MD simulations were performed following a similar protocol as previously reported (75). AMBER SB (76) force field was used for the parameterization of protein atoms. Each system was then solvated in a TIP3P (77) water box with a 12 °Å distance between protein and the water box wall. 0.15 M K⁺ and Cl⁻ ions were added to simulate the ionic strength found in physiological environment. Energy minimizations were performed with a non-bonded interactions cutoff value of 10 A, and a 2 fs time-step, SHAKE constraints were applied to the bonds involving hydrogen atoms, and a restraint of 10 kcal mol⁻¹ Å ² imposed on the protein backbone. Each system was then heated from 0 to 300 K in two heating stages. During the first stage, system was heated from 0 to 300 K under a NVT ensemble with a restraint of 10 kcal mol⁻¹ Å ² imposed on the protein backbone to immobilize these atoms. In the next stage, the system was heated from 0 to 300 K with a NPT ensemble with a reduced restraint of 3 kcal mol⁻¹ Å ² imposed on the protein backbone to allow for slight relaxation. Following that, system was subject to a 1 ns equilibration at 300 K with a further reduced restraint of 1 kcal mol1 A2 imposed on the protein backbone. A Langevin thermostat was used during the simulation. Finally, starting from the equilibrated configuration, 1 μs production MD with no restraints was performed in triplicates.

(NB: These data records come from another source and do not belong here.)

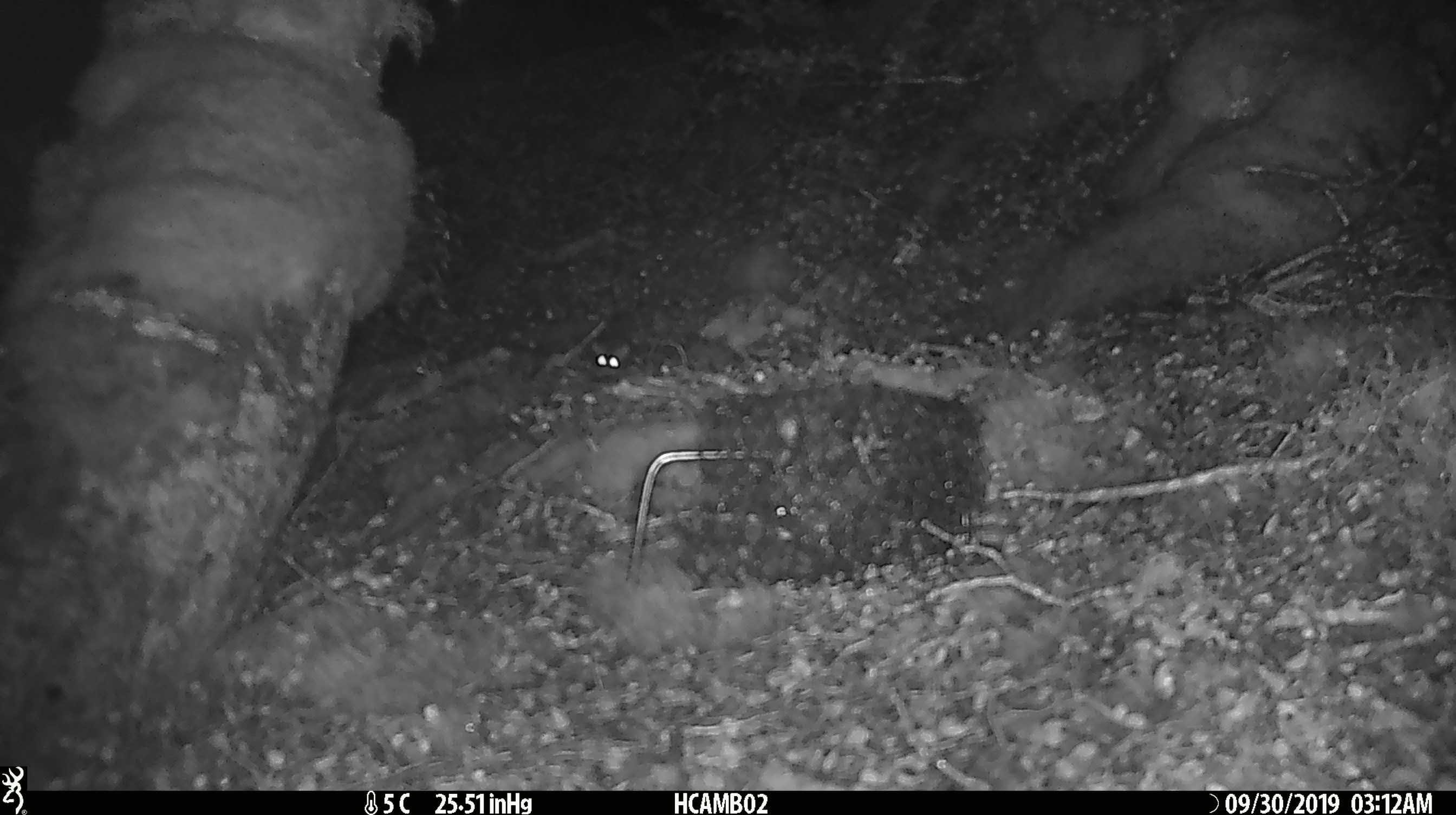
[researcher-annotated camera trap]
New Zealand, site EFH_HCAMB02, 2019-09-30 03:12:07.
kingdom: Animalia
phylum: Chordata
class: Mammalia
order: Rodentia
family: Muridae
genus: Mus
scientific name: Mus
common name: mouse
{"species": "mouse (Mus)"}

Clustering analysis, root mean square deviation (RMSD)/root mean square fluctuation (RMSF) calculations, and hydrogen bonds were performed using CPPTRAJ (78). To estimate the binding free energy between CaM and DH, MM/GBSA calculations were performed using down sampled production MD trajectories with a salt concentration of 0.15 M and a Generalized Born method (igb =5) via MMPBSA.py (79).

Highlights.

• Ca²⁺ signal transduction by Calmodulin (CaM) is complex.

• Disease associated mutations can alter CaM function by many mechanisms.

• Proper CaM function requires conserved amino acid sequence for regions both within and outside of Ca²⁺ binding loops and hydrophobic pockets.

• Interdisciplinary investigation provides enriched understanding of Ca²⁺ CaM function.